Boland let him go. He grabbed the steering wheel with his left hand, used his right to shift into neutral. There might not be an autopilot in the car, but if Boland remembered the Mercedes’ safety features right … He steered the car toward the curb, aiming it squarely at a huge cement planter filled with bright flowers.
The S-600 was not about to be bested by such an easily avoidable collision. Its radar activated braking system sensed the obstacle in front of it, slowed smoothly and came to a stop before it could even climb the curb. What a car.
Boland pushed himself out of the Mercedes. His legs went rubbery and he had to place a hand on the vehicle to steady himself. He looked around, saw that Fifth Avenue was still deserted. He looked at the dead couple in the car they’d given their lives to defend. He was tempted to haul their wrinkled asses out and dump them on the street. Take the damn Mercedes just for spite. But if he got caught disposing of the dearly departed, they’d have won after all. H
e walked away, feeling like his body was on fire and his mind might black out at any moment.
He turned right at the corner of 8th Street and was halfway down the block when he heard the first siren. A jolt of adrenaline cleared his mind and deadened his pain. He picked up his pace to a brisk walk and tried to think what evidence he might have left behind. Fingerprints, sure. Sweat, maybe. Blood, no, he didn’t think so.
If he got lucky, the old broad’s scissors might be blamed for the old guy’s broken neck. She’d stuck him right about where he’d felt the neck give. Couldn’t have stabbed old Mort more than a few seconds after he’d croaked.

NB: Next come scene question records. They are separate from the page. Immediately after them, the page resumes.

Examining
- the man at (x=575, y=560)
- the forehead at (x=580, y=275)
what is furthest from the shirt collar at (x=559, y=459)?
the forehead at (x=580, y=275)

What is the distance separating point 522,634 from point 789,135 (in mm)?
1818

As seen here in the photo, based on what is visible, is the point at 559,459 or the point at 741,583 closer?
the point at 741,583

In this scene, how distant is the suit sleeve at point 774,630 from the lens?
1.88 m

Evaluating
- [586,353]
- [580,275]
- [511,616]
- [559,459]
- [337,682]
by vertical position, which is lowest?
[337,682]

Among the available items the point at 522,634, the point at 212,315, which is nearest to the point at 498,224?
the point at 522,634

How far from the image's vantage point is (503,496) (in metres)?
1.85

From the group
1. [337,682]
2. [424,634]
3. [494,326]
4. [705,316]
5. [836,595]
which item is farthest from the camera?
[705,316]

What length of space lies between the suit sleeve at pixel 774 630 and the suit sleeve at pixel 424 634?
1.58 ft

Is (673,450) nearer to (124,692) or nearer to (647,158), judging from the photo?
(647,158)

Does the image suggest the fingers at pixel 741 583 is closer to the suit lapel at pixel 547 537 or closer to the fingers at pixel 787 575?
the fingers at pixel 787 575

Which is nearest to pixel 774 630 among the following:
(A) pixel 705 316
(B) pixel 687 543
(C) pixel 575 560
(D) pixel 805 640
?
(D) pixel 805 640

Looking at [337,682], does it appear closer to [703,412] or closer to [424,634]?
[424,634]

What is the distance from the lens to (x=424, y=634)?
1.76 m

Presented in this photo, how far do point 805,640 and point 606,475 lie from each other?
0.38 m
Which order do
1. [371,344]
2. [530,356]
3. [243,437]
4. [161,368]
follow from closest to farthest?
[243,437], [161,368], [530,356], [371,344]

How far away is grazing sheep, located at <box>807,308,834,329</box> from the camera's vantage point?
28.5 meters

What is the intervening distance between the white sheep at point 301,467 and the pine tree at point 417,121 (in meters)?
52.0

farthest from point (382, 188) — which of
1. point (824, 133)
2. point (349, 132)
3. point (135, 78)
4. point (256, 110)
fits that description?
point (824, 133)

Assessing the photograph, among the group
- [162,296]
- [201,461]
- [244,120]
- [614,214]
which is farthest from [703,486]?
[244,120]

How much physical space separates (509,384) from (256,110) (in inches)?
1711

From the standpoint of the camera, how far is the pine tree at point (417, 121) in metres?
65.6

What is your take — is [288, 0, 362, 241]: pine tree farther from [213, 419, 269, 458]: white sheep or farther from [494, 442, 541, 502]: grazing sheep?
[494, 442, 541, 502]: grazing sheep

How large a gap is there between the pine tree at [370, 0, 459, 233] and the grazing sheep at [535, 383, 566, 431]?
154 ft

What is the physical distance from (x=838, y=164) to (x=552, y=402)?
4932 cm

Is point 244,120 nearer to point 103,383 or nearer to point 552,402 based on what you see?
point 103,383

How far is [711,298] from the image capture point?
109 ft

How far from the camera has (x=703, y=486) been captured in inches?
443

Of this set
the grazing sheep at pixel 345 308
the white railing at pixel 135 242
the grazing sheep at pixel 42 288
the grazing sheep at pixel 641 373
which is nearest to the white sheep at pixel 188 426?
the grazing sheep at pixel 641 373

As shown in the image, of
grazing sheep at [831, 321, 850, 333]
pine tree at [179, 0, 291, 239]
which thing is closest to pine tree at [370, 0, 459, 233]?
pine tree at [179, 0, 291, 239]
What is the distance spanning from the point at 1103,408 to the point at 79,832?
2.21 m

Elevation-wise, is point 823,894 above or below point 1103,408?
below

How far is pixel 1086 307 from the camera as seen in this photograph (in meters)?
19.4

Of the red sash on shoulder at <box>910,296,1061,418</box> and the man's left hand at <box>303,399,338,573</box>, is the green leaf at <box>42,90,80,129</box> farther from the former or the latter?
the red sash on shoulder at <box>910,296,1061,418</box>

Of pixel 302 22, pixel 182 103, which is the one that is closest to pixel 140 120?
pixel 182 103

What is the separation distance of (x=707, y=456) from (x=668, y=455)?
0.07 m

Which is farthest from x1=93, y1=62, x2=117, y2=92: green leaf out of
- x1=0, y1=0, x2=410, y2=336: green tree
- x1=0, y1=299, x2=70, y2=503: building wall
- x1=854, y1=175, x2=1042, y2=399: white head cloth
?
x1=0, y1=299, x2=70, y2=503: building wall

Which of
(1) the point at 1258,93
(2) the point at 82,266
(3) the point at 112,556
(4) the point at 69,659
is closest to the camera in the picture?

Cop science couldn’t be that precise.
Of course, if they did catch up with him, his story would be he saw the old broad attacking the old bastard and he did what he could to try and stop it.
Who could say different?
Number One Observatory Circle
Kira Fahey arrived at the grounds of Uncle Mather’s government mansion at five-thirty a.m. She was by far the earliest member of the wedding party to arrive. Security for the grounds, of course, worked around the clock. She knew most of the members of the Secret Service detail who protected her uncle by both face and name.
Since getting to know Deke Ky and coming to understand better the jobs the special agents did, how seriously they took their work, their willingness to sacrifice their own lives to protect their “packages,” she had made a point of learning who these people were. She always said hello and thanked them for their service.
The special agent who came over to look into her car and make sure no terrorist was forcing her to smuggle him inside the security perimeter was Augie Latz. She’d often thought he might have asked her out, if she hadn’t been engaged to Welborn. He was always polite and professional, but there was mischief — and interest — in his eyes that he couldn’t hide, and didn’t try.
Kira said, “Good morning, Augie. The bride-to-be has arrived. Supporting players and a cast of thousands will follow.”